The zeros of a polynomial function of x are the values of x that make the function zero. For example, the polynomial x^3 - 4x^2 + 5x - 2 has zeros x = 1 and x = 2. When x = 1 or 2, the polynomial equals zero. One way to find the zeros of a polynomial is to write in its factored form. The polynomial x^3 - 4x^2 + 5x - 2 can be written as (x - 1)(x - 1)(x - 2) or ((x - 1)^2)(x - 2). Just by looking at the factors, you can tell that setting x = 1 or x = 2 will make the polynomial zero. Notice that the factor x - 1 occurs twice. Another way to say this is that the multiplicity of the factor is 2. Given the zeros of a polynomial, you can very easily write it -- first in its factored form and then in the standard form.
Subtract the first zero from x and enclose it in parentheses. This is the first factor. For example if a polynomial has a zero that is -1, the corresponding factor is x - (-1) = x + 1.
Raise the factor to the power of the multiplicity. For instance, if the zero -1 in the example has a multiplicity of two, write the factor as (x + 1)^2.
Repeat Steps 1 and 2 with the other zeros and add them as further factors. For instance, if the example polynomial has two more zeros, -2 and 3, both with multiplicity 1, two more factors -- (x + 2) and (x - 3) -- must be added to the polynomial. The final form of the polynomial is then ((x + 1)^2)(x + 2)(x - 3).

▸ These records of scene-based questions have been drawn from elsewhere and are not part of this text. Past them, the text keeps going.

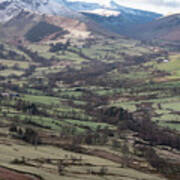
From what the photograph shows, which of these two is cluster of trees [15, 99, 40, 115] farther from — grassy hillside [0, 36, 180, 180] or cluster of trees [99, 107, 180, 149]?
cluster of trees [99, 107, 180, 149]

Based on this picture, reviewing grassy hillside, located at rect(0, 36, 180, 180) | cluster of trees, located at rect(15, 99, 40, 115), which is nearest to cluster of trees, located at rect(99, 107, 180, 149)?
grassy hillside, located at rect(0, 36, 180, 180)

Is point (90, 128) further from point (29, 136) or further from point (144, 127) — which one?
point (29, 136)

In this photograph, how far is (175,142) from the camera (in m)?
93.8

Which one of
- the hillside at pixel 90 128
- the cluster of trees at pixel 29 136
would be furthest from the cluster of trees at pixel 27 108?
the cluster of trees at pixel 29 136

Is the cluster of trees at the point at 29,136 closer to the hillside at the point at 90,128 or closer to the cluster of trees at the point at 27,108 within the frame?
the hillside at the point at 90,128

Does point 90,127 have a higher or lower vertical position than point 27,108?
lower

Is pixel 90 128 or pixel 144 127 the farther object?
pixel 144 127

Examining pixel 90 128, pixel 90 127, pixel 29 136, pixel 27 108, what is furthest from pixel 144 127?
Result: pixel 29 136

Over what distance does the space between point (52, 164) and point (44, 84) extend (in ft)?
337

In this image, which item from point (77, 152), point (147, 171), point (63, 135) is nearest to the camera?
point (147, 171)

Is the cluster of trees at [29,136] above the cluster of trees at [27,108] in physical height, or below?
below

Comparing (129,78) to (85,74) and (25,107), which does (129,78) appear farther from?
(25,107)

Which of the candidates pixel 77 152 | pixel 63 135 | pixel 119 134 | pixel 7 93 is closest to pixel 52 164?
pixel 77 152

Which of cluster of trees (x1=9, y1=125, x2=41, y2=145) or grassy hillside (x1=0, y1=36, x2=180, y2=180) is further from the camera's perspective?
cluster of trees (x1=9, y1=125, x2=41, y2=145)
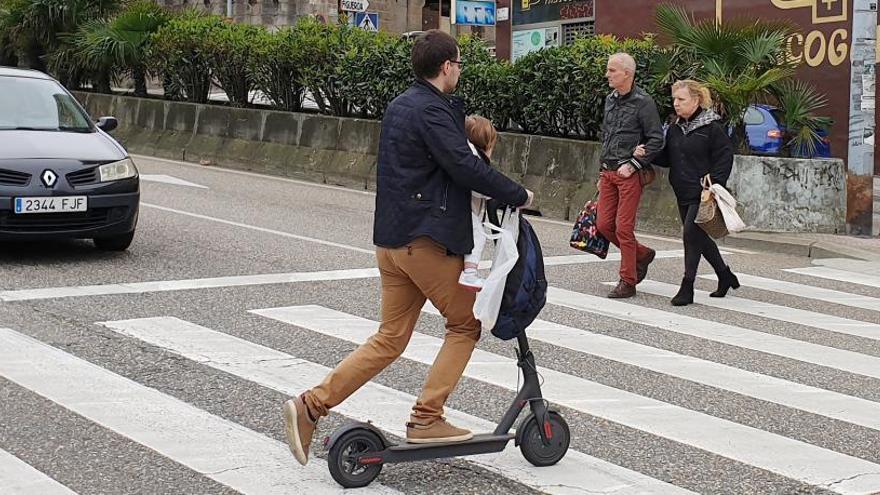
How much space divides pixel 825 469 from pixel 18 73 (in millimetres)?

Multiply out all the factors using the FOIL (First Outer Inner Last) method to get the polynomial in the standard form. In the example, first multiply (x + 2)(x - 3) to get x^2 + 2x - 3x - 6 = x^2 - x - 6. Then multiply this with another factor (x + 1) to get (x^2 - x - 6)(x + 1) = x^3 +x^2 - x^2 - x - 6x - 6 = x^3 - 7x - 6. Finally, multiply this with the last factor (x + 1) to get (x^3 - 7x - 6)(x + 1) = x^4 + x^3 -7x^2 - 7x - 6x - 6 = x^4 + x^3 - 7x^2 - 13x - 6. This is the standard form of the polynomial.